■ Text to read ■
# Thermal conductance of the coupled-rotator chain: Influence of   temperature and size

**Authors:** Yunyun Li, Nianbei Li, Ugur Tirnakli, Baowen Li, Constantino, Tsallis

arXiv: 1703.07813 · 2017-06-07

## TL;DR

This study explores the full temperature and size dependence of thermal conductance in a 1D nonlinear lattice, revealing a universal fat-tailed distribution and asymptotic power-law behavior.

## Contribution

It introduces a comprehensive analysis of thermal conductance dependence on temperature and size, demonstrating a universal q-Gaussian scaling law.

## Key findings

- Thermal conductance follows a fat-tailed q-Gaussian distribution with respect to temperature and size.
- The asymptotic behavior at high temperatures is characterized by a power-law decay with exponent approximately 3.64.

■ Work instructions ■
(a) List every section heading that appears under the title of the thermal conductance summary above.
(b) Carry on writing the thermal conductance summary above, starting after its final key finding.

■ Listed records ■
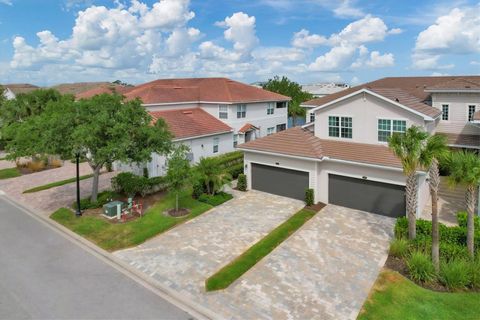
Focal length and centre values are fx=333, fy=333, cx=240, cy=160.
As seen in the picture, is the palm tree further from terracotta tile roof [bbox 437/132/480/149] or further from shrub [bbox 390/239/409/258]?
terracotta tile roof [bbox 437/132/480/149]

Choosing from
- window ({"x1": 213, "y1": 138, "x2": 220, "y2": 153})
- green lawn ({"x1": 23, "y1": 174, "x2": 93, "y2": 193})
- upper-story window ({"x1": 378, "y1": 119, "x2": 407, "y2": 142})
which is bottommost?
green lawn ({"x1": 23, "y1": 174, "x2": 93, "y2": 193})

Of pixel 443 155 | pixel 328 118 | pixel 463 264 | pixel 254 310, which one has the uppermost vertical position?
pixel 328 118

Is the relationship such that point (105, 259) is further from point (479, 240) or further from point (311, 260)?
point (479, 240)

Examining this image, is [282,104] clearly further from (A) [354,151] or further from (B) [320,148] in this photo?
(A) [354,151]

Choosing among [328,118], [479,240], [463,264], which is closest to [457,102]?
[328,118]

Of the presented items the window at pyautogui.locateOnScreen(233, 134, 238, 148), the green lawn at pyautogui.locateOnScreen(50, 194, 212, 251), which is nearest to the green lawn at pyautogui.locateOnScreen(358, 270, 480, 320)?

■ Answers per task ■
(a)
TL;DR
Contribution
Key findings

(b)
- Data collapse indicates a universal scaling law across different system sizes and temperatures.

## Abstract

Thermal conductance of a homogeneous 1D nonlinear lattice system with neareast neighbor interactions has recently been computationally studied in detail by Li et al [Eur. Phys. J. B {\bf 88}, 182 (2015)], where its power-law dependence on temperature $T$ for high temperatures is shown. Here, we address its entire temperature dependence, in addition to its dependence on the size $N$ of the system. We obtain a neat data collapse for arbitrary temperatures and system sizes, and numerically show that the thermal conductance curve is quite satisfactorily described by a fat-tailed $q$-Gaussian dependence on $TN^{1/3}$ with $q \simeq 1.55$. Consequently, its $T \to\infty$ asymptotic behavior is given by $T^{-\alpha}$ with $\alpha=2/(q-1) \simeq 3.64$.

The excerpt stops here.